[Stored data]
*** Begin section ***

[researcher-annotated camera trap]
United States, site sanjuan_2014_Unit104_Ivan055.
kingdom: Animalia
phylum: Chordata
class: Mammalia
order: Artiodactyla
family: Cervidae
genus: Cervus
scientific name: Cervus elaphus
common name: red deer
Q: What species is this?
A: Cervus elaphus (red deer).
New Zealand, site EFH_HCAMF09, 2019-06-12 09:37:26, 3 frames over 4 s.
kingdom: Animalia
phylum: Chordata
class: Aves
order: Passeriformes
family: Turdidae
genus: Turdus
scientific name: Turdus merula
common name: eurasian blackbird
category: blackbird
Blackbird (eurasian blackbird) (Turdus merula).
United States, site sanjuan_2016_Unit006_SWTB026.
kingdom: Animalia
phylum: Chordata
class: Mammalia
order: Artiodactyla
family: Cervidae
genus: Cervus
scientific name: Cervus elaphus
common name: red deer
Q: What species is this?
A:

*** End section ***

* _Your task_
Write out every line from the records above, word for word.

* _Answer to this exercise_
[researcher-annotated camera trap]
United States, site sanjuan_2014_Unit104_Ivan055.
kingdom: Animalia
phylum: Chordata
class: Mammalia
order: Artiodactyla
family: Cervidae
genus: Cervus
scientific name: Cervus elaphus
common name: red deer
Q: What species is this?
A: Cervus elaphus (red deer).
New Zealand, site EFH_HCAMF09, 2019-06-12 09:37:26, 3 frames over 4 s.
kingdom: Animalia
phylum: Chordata
class: Aves
order: Passeriformes
family: Turdidae
genus: Turdus
scientific name: Turdus merula
common name: eurasian blackbird
category: blackbird
Blackbird (eurasian blackbird) (Turdus merula).
United States, site sanjuan_2016_Unit006_SWTB026.
kingdom: Animalia
phylum: Chordata
class: Mammalia
order: Artiodactyla
family: Cervidae
genus: Cervus
scientific name: Cervus elaphus
common name: red deer
Q: What species is this?
A:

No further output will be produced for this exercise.